Coronavirus Updates – May 31, 2022

National Updates

U.S. Department of the Treasury

The U.S. Department of the Treasury (Treasury) updated its ERA Portal on May 20 to allow grantees to directly input their requests for reallocated ERA1 funds via the Portal, which is accessible through and Grantees requesting that their ERA1 funds be reallocated should also input their requests via the Portal.

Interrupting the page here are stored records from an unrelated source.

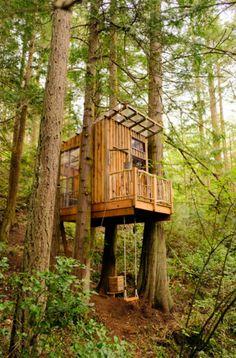 37 Kids Treehouse Design Ideas | Sebring Design Build Backyard Treehouse, Building A Treehouse, Treehouse Ideas, Normal House, Tree House Plans, Deck Landscaping, Tiny House Community, Cool Tree Houses, Tree House Designs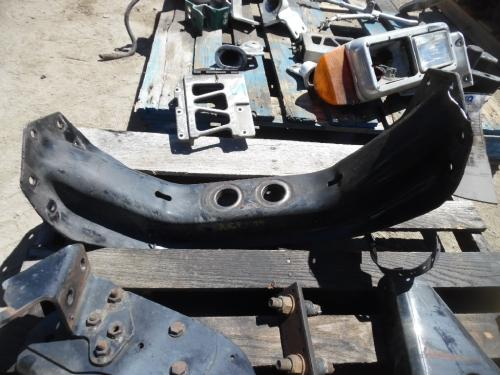 FREIGHTLINER COLUMBIA 112 Engine Mounts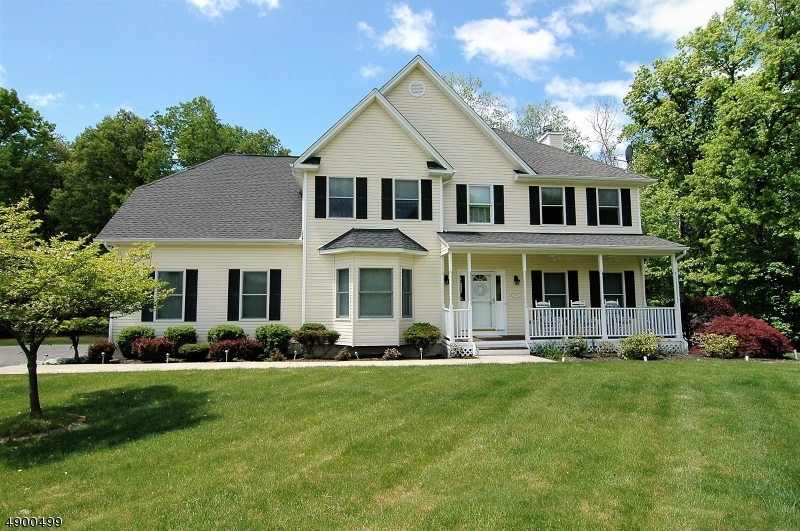 Single Family Homes pour l Vente à Hardwick, New Jersey 07825 États-Unis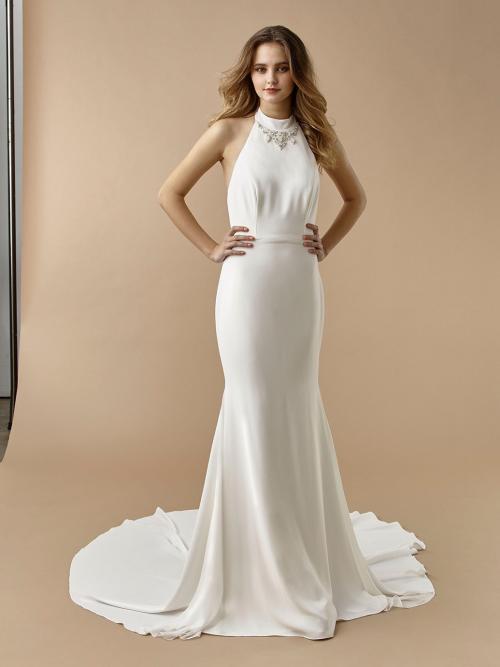 Fit-and-Flare-Brautkleid mit Neckholder-Ausschnitt, Strass-Dekoration und tiefem Rücken von Beautiful Bridal, Modell BT 20-12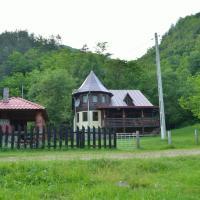 Chalet Paraul Casei, hotel in Mărişel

Deputy Secretary of the Treasury Wally Adeyemo sent a letter to Coronavirus State and Local Fiscal Recovery Funds (SLFRF) recipients on May 16, urging states and localities to continue to use SLFRF to address the most pressing challenges facing our economy and communities, including expanding access to affordable housing. “Governments used SLFRF to help 770,000 households afford rent, mortgage, or utility costs in 2021, in many cases building on the national eviction prevention infrastructure developed over the last year,” wrote Deputy Secretary Adeyemo. “More broadly, SLFRF presents an opportunity to dramatically accelerate development and preservation of affordable housing, expanding access to safe, quality, affordable homes that are critical to the wellbeing of all Americans.”

State and Local News


The City of Birmingham approved the allocation of $6.6 million in additional emergency rental assistance (ERA) funds, which will allow the city to support residents whose ERA applications were accepted but were put on hold due to a lack of funding. The city distributed $10.2 million in ERA to 2,046 Birmingham residents last year. After the funds were spent, there were still several hundred approved applicants who were waiting for assistance.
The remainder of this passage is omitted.